Yesterday, I wrote about my own personal inner conflict with my ideals as a homeschooler and my drive to make my kids excel, in comparison with their public schooled counterparts (see Part I here). Today, I'll talk about what it looks like to *not* keep up with the public school joneses.
There is a huge push to get all kids performing at the same level. We want our country's children to grow up and be big contributor's to our nation's innovative growth. In other words, we want our country to produce the top scientists, inventors, business managers, manufacturers, you name it! We look at what we're starting with: kids from poverty stricken homes, kids unable to read or write, kids struggling with basic math. It doesn't look good for our country. Our country's performance is compared with other nations, and we see ourselves drifting downward, while Singapore and Finland are examples of two countries at the top. We want to be competitors with the top tear countries!
So we push our kids forward by creating educational goals earlier. In my era, kindergarten was spent socializing, and getting acquainted with letters, numbers, shapes, and colors. Now, your kindergartener needs to graduate with the ability to read short books, and add and subtract numbers abstractly (without apples). In my era, advanced students entered Algebra I in 8th grade, but this was not the norm. Average students entered Algebra I in 9th or 10th grade, depending on readiness. Now, many schools across the country are streamlining all students into Algebra I in 8th grade. What happens to those students that are not ready for Algebra?
I've found more success with my own children when I put blinders on, put the checklist away, and start where they are at. And then, we progress with understanding wherever it is that they can go. We do better when my kids can tell me, "this is what I understand, but this other stuff is new", or "it doesn't make sense".
This has meant that some of my children didn't graduate kindergarten with the ability to read. This was an uncomfortable feeling, and sometimes it was embarrassing. It didn't reflect well on me as a homeschool mom that my kindergartener couldn't read like the other public schooled kindergarteners. Eventually, around 2nd grade, I had a reader that out-performed and enjoyed reading. It just took us a little longer, but in no way impaired her ability to learn later on. She wasn't at a disadvantage. In fact, the opposite happened. Because a firm foundation in reading was laid, and extra time was spent in her reading development, she was able to move ahead.

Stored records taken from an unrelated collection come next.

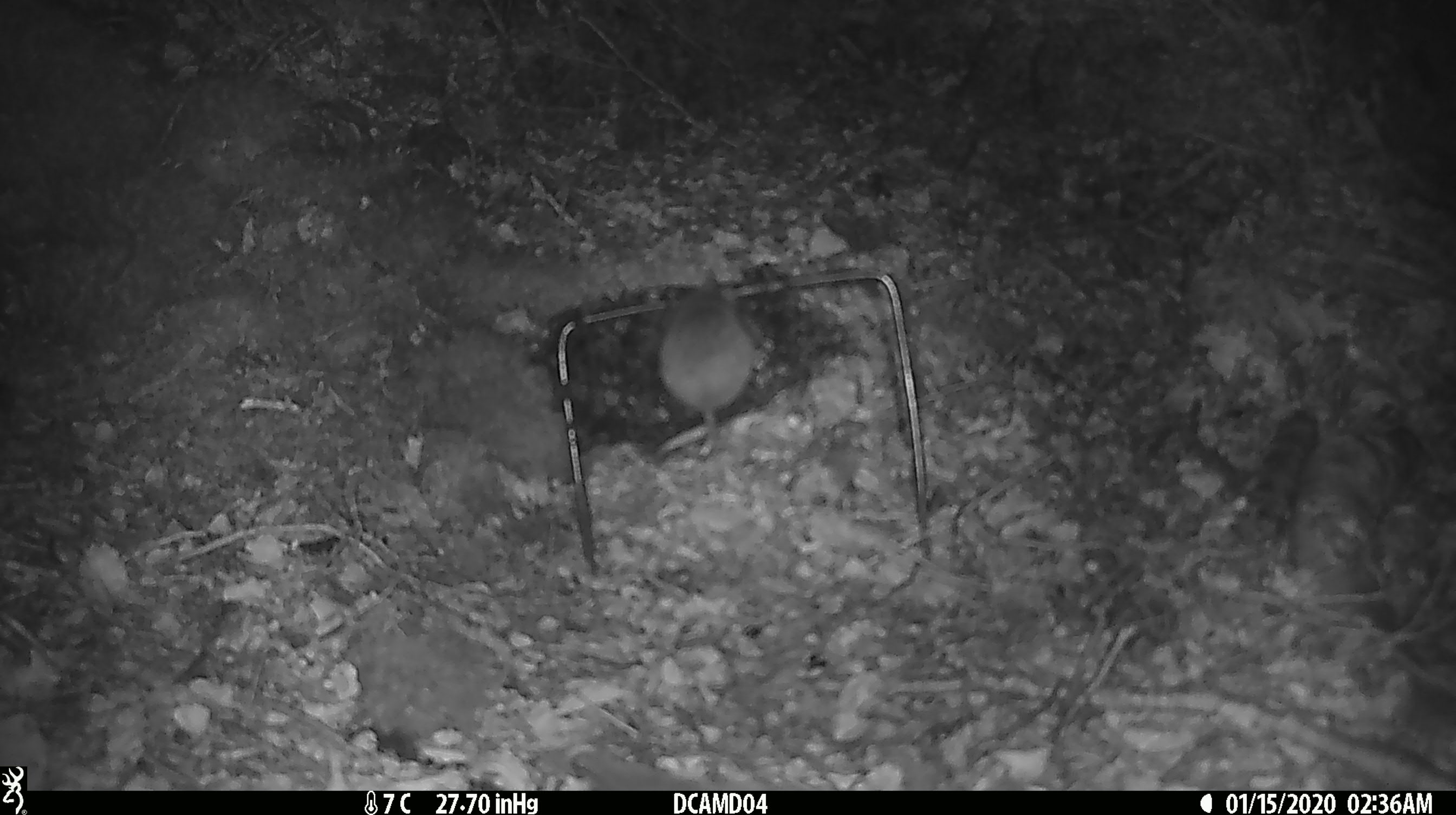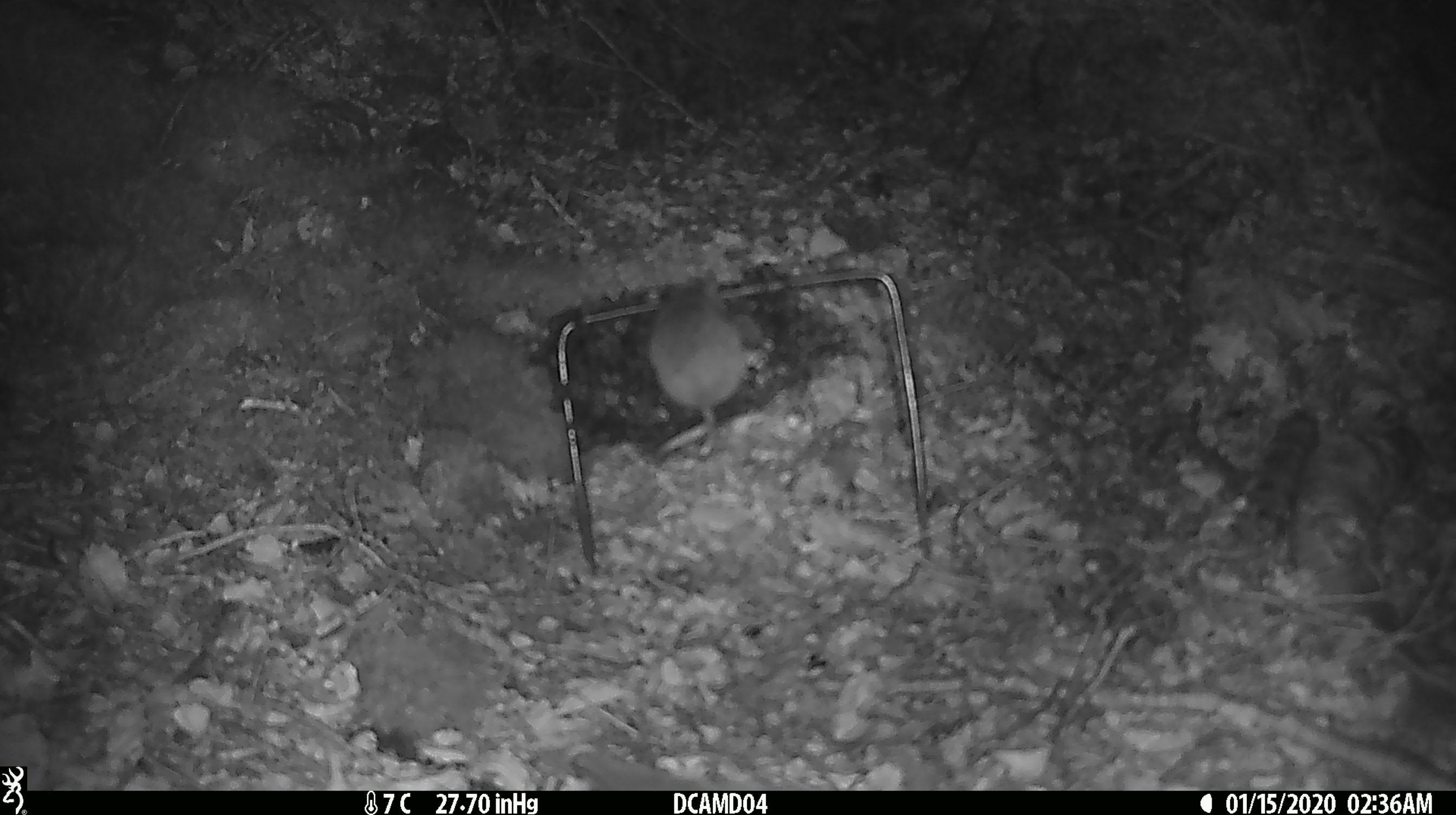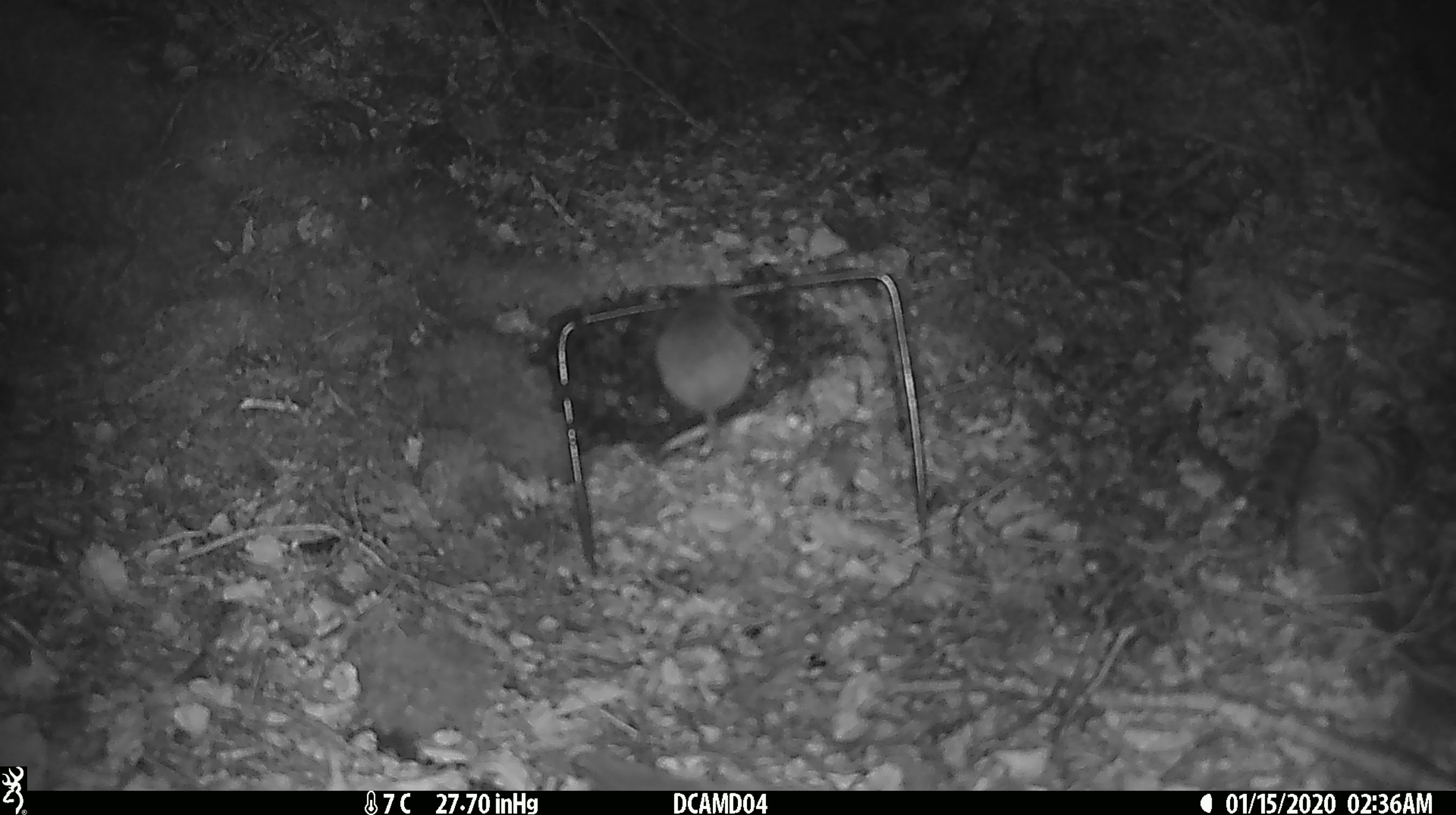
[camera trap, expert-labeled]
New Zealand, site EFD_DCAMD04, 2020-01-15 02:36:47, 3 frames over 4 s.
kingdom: Animalia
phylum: Chordata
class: Mammalia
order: Rodentia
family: Muridae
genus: Mus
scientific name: Mus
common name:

Is it a fluke? I'm seeing the same thing play out in writing and math. We fall behind, fall behind, fall behind...all while laying a solid foundation and then SWOOSH! zoom ahead.
Homeschooling naturally grants the ability to do this: tailor the education to the specific needs of the student. However, it isn't the only educational model that can do this. Every once in awhile, you'll hear about a public school that is doing remarkable things and the students are gaining in understanding and ability. Or, parents that after-school their own children, or hire tutors. The key is to start at our children's specific learning needs and work forward, not be a slave to an arbitrary checklist.